Adding a custom loss

Custom Losses#

This is a tutorial on how to add a new loss function to MMF.

MMF is agnostic to the kind of losses that can be added to it. Adding a loss requires adding a loss class and adding your new loss to your config yaml. For example, the ConcatBERT model uses the cross_entropy loss when training on the hateful memes dataset. The loss class is CrossEntropyLoss defined in mmf/modules/losses.py The loss key cross_entropy is added to the list of losses in the config yaml at mmf/projects/hateful_memes/configs/concat_bert/defaults.yaml.

Loss Class#

Add your loss class to losses.py. It should be a subclass of nn.Module. Losses should implement a function forward with signature forward(self, sample_list, model_output), where sample_list (SampleList) is the current batch and model_output is a dict return by your model for current sample_list.

@registry.register_loss("cross_entropy")
class CrossEntropyLoss(nn.Module):
    def __init__(self, **params):
        super().__init__()
        self.loss_fn = nn.CrossEntropyLoss(**params)

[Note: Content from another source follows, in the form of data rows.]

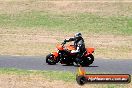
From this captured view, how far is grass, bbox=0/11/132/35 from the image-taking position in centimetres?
3784

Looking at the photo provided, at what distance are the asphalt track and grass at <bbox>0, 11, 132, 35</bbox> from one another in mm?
12204

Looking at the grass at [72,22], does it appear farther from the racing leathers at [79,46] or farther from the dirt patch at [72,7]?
the racing leathers at [79,46]

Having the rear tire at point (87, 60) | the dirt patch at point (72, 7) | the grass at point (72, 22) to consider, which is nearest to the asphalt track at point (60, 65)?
the rear tire at point (87, 60)

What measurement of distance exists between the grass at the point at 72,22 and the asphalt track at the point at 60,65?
12204 mm

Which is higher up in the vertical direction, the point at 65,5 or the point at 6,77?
the point at 65,5

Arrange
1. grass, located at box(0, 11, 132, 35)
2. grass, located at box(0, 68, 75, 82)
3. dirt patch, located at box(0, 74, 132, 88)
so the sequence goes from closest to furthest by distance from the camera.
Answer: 1. dirt patch, located at box(0, 74, 132, 88)
2. grass, located at box(0, 68, 75, 82)
3. grass, located at box(0, 11, 132, 35)

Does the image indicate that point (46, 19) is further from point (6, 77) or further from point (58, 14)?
point (6, 77)

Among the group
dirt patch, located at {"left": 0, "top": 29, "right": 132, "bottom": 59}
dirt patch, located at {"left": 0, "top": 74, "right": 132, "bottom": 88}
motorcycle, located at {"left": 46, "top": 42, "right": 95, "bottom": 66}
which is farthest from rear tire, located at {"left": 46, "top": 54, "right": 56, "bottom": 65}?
dirt patch, located at {"left": 0, "top": 74, "right": 132, "bottom": 88}

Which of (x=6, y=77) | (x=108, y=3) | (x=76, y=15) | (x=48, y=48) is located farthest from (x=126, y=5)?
(x=6, y=77)

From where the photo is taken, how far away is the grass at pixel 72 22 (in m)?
37.8

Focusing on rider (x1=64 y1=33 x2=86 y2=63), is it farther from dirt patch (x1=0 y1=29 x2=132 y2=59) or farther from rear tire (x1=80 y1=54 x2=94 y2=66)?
dirt patch (x1=0 y1=29 x2=132 y2=59)

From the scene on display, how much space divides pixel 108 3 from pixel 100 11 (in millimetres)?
2564

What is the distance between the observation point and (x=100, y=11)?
146ft

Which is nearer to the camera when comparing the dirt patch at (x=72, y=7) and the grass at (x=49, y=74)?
the grass at (x=49, y=74)
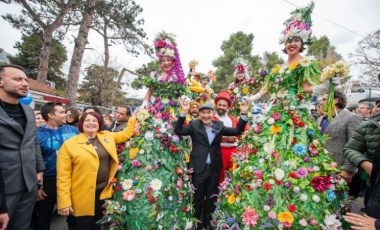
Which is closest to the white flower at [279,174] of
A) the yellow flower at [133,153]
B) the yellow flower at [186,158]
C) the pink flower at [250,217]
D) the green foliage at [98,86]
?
the pink flower at [250,217]

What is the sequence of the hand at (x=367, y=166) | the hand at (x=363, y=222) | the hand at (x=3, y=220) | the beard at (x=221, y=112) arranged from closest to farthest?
the hand at (x=363, y=222)
the hand at (x=367, y=166)
the hand at (x=3, y=220)
the beard at (x=221, y=112)

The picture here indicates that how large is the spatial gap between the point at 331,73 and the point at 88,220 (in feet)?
10.9

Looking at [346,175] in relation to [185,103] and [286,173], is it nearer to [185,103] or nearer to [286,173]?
[286,173]

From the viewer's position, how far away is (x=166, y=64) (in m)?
3.81

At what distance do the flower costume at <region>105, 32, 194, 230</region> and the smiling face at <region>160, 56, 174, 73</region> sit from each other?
0.13 feet

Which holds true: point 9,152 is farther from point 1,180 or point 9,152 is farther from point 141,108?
point 141,108

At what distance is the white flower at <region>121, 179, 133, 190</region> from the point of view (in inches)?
122

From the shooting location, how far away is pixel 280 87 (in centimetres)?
319

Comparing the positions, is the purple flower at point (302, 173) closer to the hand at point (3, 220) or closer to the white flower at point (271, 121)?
the white flower at point (271, 121)

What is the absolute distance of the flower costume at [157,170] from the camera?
9.92ft

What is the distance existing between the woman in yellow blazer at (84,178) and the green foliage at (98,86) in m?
22.1

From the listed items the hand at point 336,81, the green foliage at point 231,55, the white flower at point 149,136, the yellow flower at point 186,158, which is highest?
the green foliage at point 231,55

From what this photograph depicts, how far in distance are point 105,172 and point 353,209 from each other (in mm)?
2692

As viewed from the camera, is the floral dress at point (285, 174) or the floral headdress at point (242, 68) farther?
the floral headdress at point (242, 68)
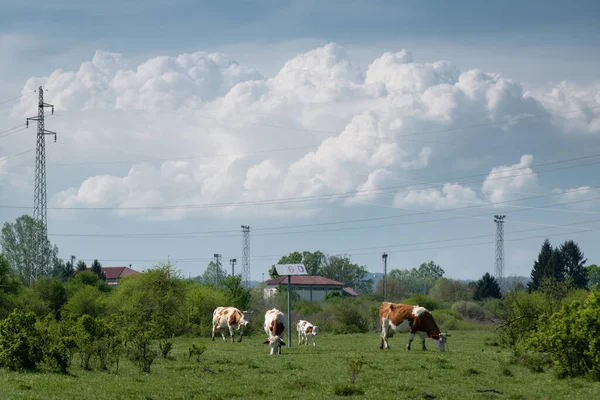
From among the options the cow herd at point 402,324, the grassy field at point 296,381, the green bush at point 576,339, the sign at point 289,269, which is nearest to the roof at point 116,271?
the sign at point 289,269

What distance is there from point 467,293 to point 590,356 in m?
110

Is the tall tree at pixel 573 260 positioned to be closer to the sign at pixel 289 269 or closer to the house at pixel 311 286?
the house at pixel 311 286

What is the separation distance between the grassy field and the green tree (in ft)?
155

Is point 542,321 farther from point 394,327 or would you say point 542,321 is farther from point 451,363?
point 394,327

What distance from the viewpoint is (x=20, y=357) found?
28203 millimetres

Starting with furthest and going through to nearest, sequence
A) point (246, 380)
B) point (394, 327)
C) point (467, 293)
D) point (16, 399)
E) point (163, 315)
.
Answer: point (467, 293) < point (163, 315) < point (394, 327) < point (246, 380) < point (16, 399)

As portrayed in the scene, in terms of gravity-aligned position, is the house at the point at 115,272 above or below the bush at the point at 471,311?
above

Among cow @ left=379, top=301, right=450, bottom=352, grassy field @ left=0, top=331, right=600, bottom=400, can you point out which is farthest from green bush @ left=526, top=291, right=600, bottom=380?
cow @ left=379, top=301, right=450, bottom=352

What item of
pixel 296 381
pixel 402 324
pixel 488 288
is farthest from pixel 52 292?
pixel 488 288

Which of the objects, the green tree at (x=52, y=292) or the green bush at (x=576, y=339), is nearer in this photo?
the green bush at (x=576, y=339)

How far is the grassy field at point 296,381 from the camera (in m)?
22.5

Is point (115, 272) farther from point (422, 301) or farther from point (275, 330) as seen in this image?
point (275, 330)

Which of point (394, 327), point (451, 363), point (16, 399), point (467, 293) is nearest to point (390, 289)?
point (467, 293)

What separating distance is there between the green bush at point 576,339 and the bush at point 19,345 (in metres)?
18.3
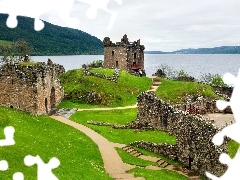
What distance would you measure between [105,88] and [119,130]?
16.1 meters

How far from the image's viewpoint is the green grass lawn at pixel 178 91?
61.8 metres

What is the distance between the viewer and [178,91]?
210 feet

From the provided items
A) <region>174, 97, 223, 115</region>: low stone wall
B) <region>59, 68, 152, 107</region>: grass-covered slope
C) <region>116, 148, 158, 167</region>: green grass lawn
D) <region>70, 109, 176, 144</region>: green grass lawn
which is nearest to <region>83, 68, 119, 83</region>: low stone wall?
<region>59, 68, 152, 107</region>: grass-covered slope

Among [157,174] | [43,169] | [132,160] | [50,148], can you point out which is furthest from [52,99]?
[43,169]

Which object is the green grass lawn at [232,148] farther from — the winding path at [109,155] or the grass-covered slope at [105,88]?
the grass-covered slope at [105,88]

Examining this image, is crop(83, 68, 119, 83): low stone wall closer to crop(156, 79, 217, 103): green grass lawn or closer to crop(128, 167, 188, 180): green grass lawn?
crop(156, 79, 217, 103): green grass lawn

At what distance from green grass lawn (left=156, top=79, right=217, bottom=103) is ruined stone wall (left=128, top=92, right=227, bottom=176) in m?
14.9

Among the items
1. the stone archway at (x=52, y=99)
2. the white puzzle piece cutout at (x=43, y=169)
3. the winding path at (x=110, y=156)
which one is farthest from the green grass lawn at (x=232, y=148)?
the stone archway at (x=52, y=99)

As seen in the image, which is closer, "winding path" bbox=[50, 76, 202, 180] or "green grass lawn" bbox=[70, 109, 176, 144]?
"winding path" bbox=[50, 76, 202, 180]

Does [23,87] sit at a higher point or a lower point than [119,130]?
higher

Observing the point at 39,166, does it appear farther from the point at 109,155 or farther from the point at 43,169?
the point at 109,155

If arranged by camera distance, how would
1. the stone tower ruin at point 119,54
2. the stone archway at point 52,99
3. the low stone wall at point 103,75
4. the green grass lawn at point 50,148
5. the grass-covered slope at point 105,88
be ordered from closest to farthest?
the green grass lawn at point 50,148, the stone archway at point 52,99, the grass-covered slope at point 105,88, the low stone wall at point 103,75, the stone tower ruin at point 119,54

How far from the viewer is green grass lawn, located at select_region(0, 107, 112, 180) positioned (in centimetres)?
2551

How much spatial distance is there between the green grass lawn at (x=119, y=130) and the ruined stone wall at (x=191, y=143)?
1.84 m
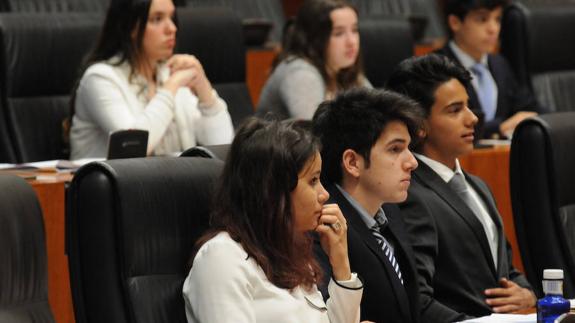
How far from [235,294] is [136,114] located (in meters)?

    def forward(self, sample_list, model_output):
        return self.loss_fn(model_output["scores"], sample_list["targets"])

Losses Config#

Add the name of your new loss class to your model config. Multiple losses can be specified with a yaml array.

model_config:
  visual_bert:
    training_head_type: classification
    num_labels: 2
    losses:
    - cross_entropy
    - soft_label_cross_entropy
    ...

For losses with params you can do,

    losses:
    - type: in_batch_hinge
      params:
        margin: 0.2
        hard: true

Multi-Loss Classes#

If a loss class is responsible for calculating multiple losses, for example, maybe due to shared calculations you can return a dictionary of tensors. The resulting loss that is optimized is the sum of all losses configured for the model. For an example, take a look at the BCEAndKLLoss class in mmf/modules/losses.py

@registry.register_loss("bce_kl")
class BCEAndKLLoss(nn.Module):
    """binary_cross_entropy_with_logits and kl divergence loss.
    Calculates both losses and returns a dict with string keys.
    Similar to bce_kl_combined, but returns both losses.
    """

    def __init__(self, weight_softmax):
        super().__init__()
        self.weight_softmax = weight_softmax

    def forward(self, sample_list, model_output):
        pred_score = model_output["scores"]
        target_score = sample_list["targets"]

        tar_sum = torch.sum(target_score, dim=1, keepdim=True)
        tar_sum_is_0 = torch.eq(tar_sum, 0)
        tar_sum.masked_fill_(tar_sum_is_0, 1.0e-06)
        tar = target_score / tar_sum

        res = F.log_softmax(pred_score, dim=1)
        loss1 = kl_div(res, tar)
        loss1 = torch.sum(loss1) / loss1.size(0)

        loss2 = F.binary_cross_entropy_with_logits(
            pred_score, target_score, reduction="mean"
        )
        loss2 *= target_score.size(1)

        loss = {"kl": self.weight_softmax * loss1, "bce": loss2}

        return loss